**Data provided**
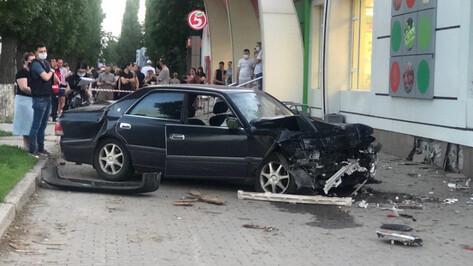 Toyota врезалась в пешеходов на Ленинском проспекте в Воронеже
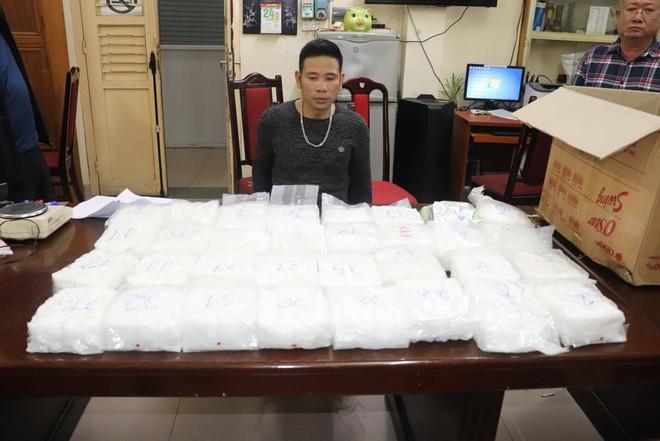 Hà Nội: Triệt phá băng nhóm ma túy khủng hoạt động ở chung cư cao cấp do bà trùm Hương mẩu cầm đầu - Ảnh 3.
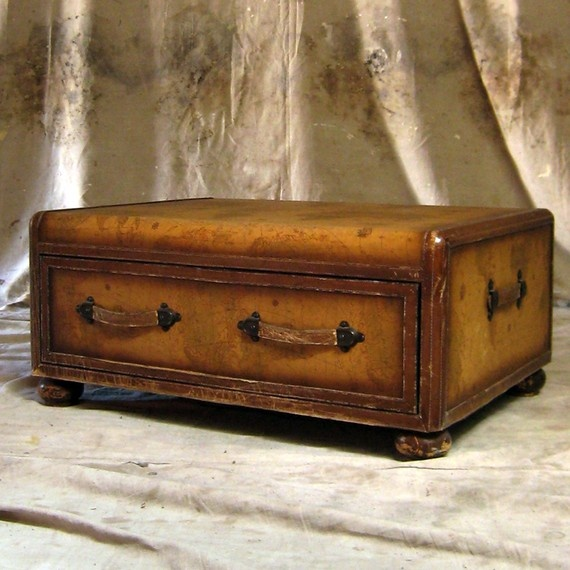 1000 Images About Junk In Da Trunk On Pinterest Folk Art Steamer Trunk And Paint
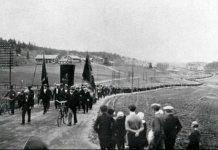 Demonstrationen i Ådalen kort før militæret begynder at skyde. Se 14. maj 1931.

**Exercise requirements**
Pictures are to be left out; all other data must be returned exactly.

**Expected answer**
 Toyota врезалась в пешеходов на Ленинском проспекте в Воронеже
 Hà Nội: Triệt phá băng nhóm ma túy khủng hoạt động ở chung cư cao cấp do bà trùm Hương mẩu cầm đầu - Ảnh 3.
 1000 Images About Junk In Da Trunk On Pinterest Folk Art Steamer Trunk And Paint
 Demonstrationen i Ådalen kort før militæret begynder at skyde. Se 14. maj 1931.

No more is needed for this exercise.